= Pro-choice and pro-life =

Terms used in the abortion debate

Pro-choice and pro-life are terms of self-identification used within the abortion debate, describing positions which support and restrict access to abortion, respectively. They are generally considered loaded language, since each side frames their position in terms of inherently positive qualities (and thus positions their opponents as "anti-choice" or "anti-life"). For this reason, more neutral or descriptive alternatives are sometimes preferred, for example by describing groups or individuals as supporters or opponents of abortion or abortion rights.
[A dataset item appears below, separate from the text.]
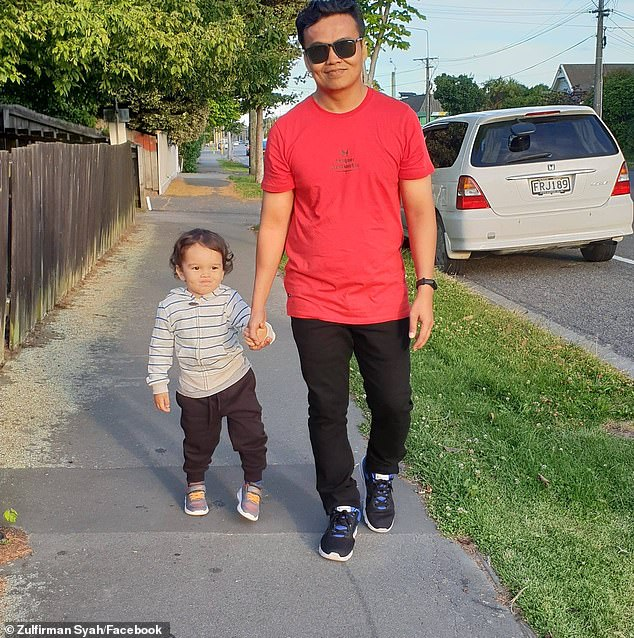 The brave father was shot several times to his body but shielded his son (who he is pictured with) for enough time for others to chase the gunman away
The term pro-life began to be used by opponents of legal abortion around the early 1970s, born from the related term "right to life". The term pro-choice (or "right to choose") was coined in response by abortion rights advocates shortly after.

==Origins==

===Pro-life===
The earliest use of the term pro-life cited by the Oxford English Dictionary is in the 1960 book Summerhill: A Radical Approach to Child Rearing by educator A. S. Neill, though Neill uses it in a more general sense not specific to abortion:

"No pro-life parent or teacher would ever strike a child. No pro-life citizen would tolerate our penal code, our hangings, our punishment of homosexuals, our attitude toward bastardy."

The earliest citation for an abortion-specific sense of the term is a 1971 reference in the Los Angeles Times to "pro-life, anti-abortion educational programs".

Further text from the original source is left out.